══ Data to process

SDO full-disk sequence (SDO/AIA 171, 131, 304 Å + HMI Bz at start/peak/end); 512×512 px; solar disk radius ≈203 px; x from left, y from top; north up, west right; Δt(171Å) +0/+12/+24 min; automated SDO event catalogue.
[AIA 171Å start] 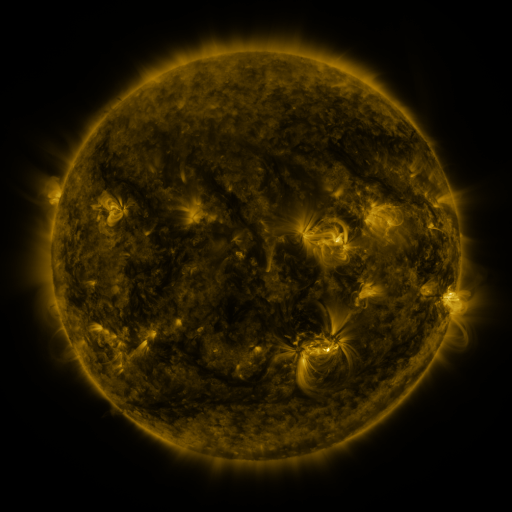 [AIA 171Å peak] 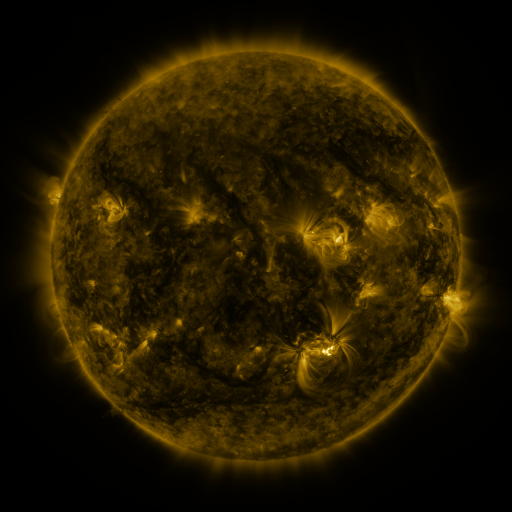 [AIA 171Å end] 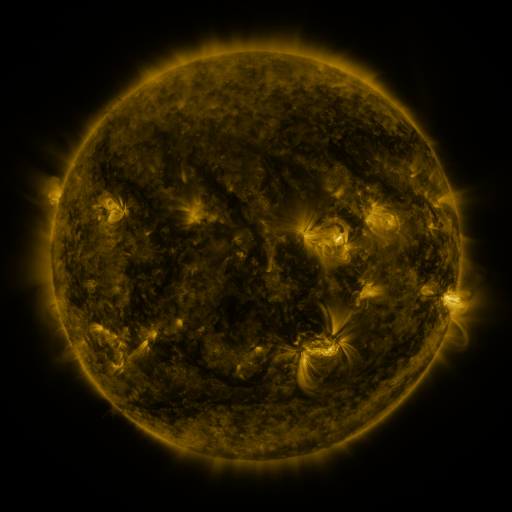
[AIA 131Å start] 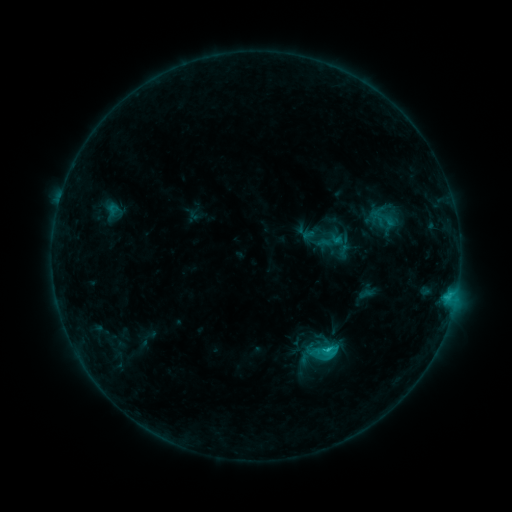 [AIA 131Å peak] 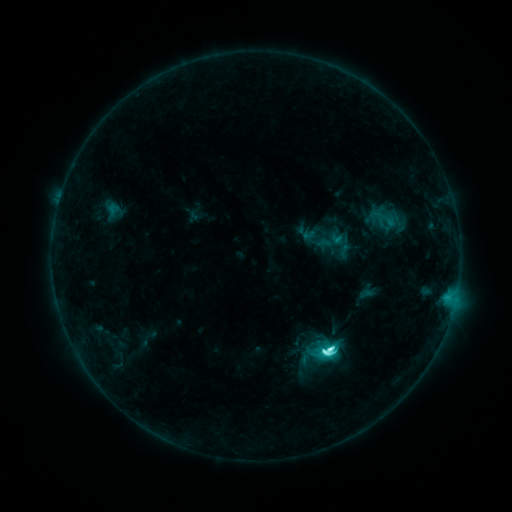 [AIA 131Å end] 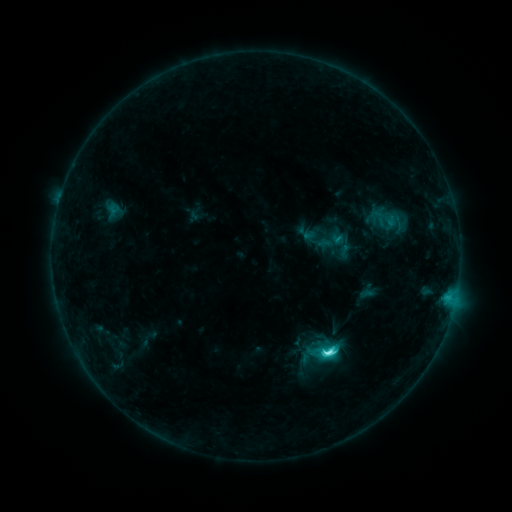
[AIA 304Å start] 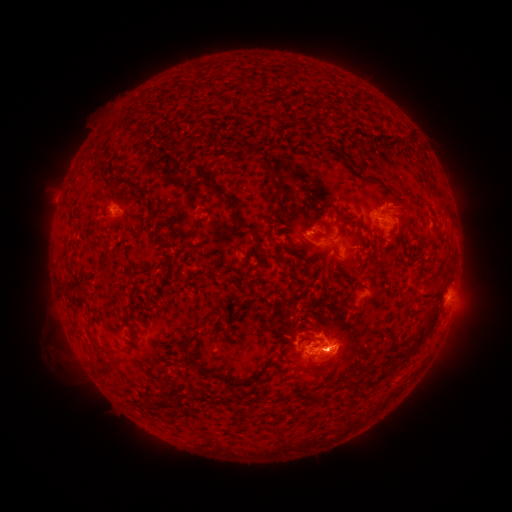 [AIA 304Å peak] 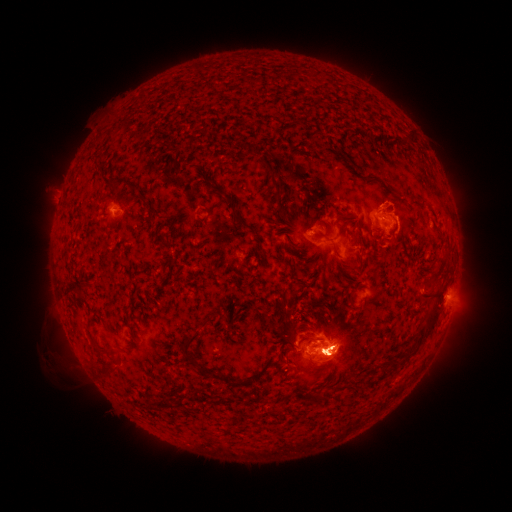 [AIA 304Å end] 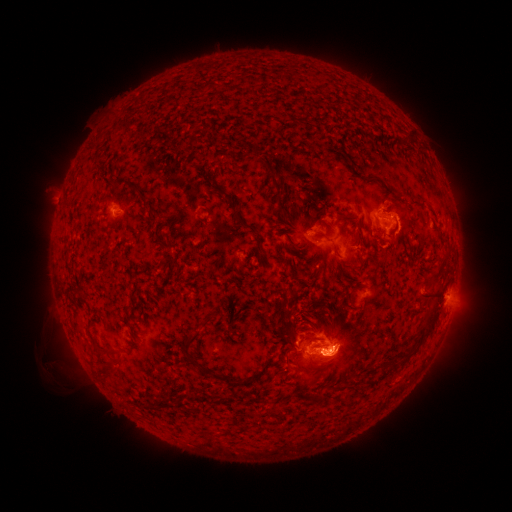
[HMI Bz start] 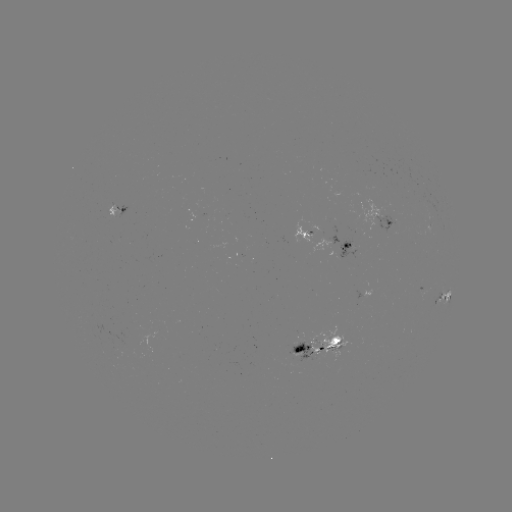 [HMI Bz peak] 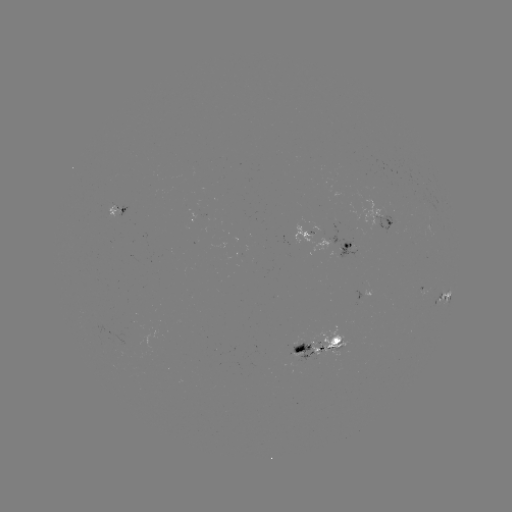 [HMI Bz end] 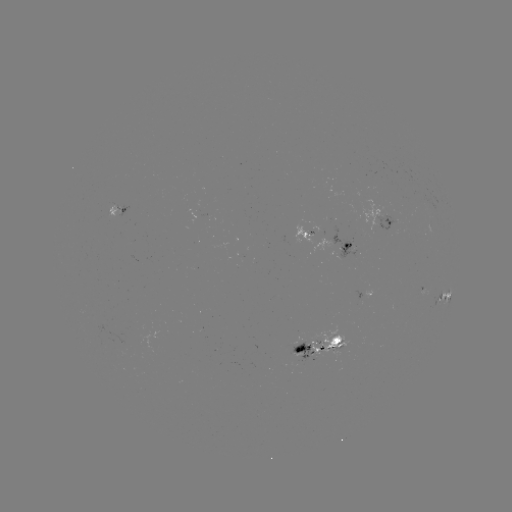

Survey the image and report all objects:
M1.1 flare: (327, 349)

════

Set problem: Gather every line of the material that contains the string "sequence", and copy each of those lines in full.

Complete response:
SDO full-disk sequence (SDO/AIA 171, 131, 304 Å + HMI Bz at start/peak/end); 512×512 px; solar disk radius ≈203 px; x from left, y from top; north up, west right; Δt(171Å) +0/+12/+24 min; automated SDO event catalogue.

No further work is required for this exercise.